**Problem description:** Set down the records exactly as they stand, except for any pictures, which you should omit.

**Record set:**
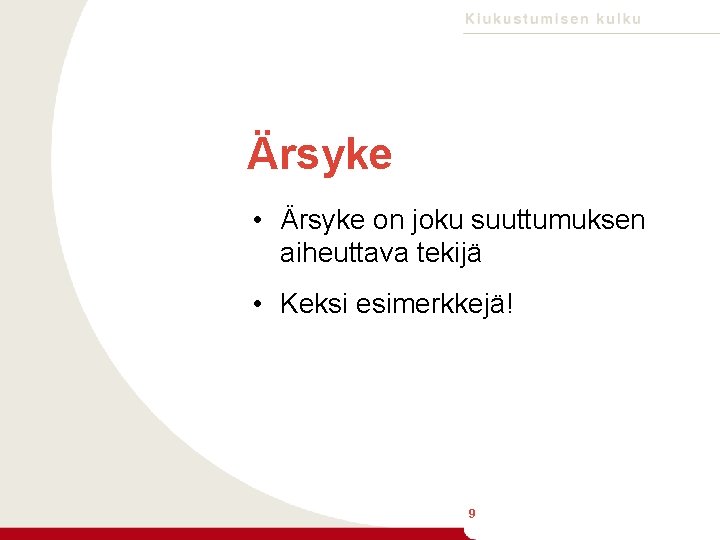 Kiukustumisen kulku

Ärsyke

• Ärsyke on joku suuttumuksen aiheuttava tekijä

• Keksi esimerkkejä!

9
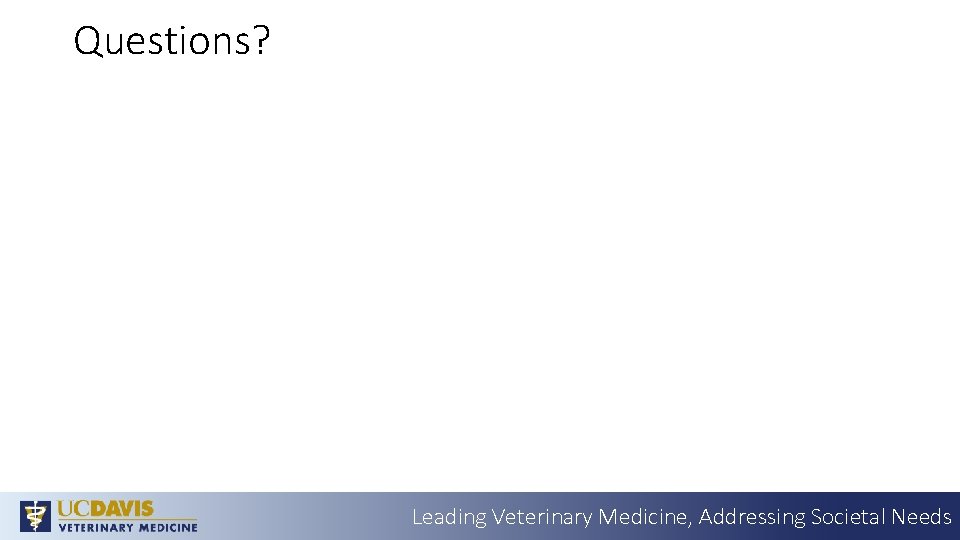 Questions?

UCDAVIS
VETERINARY MEDICINE

Leading Veterinary Medicine, Addressing Societal Needs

**Completed exercise:**
 Kiukustumisen kulku

Ärsyke

• Ärsyke on joku suuttumuksen aiheuttava tekijä

• Keksi esimerkkejä!

9
 Questions?

UCDAVIS
VETERINARY MEDICINE

Leading Veterinary Medicine, Addressing Societal Needs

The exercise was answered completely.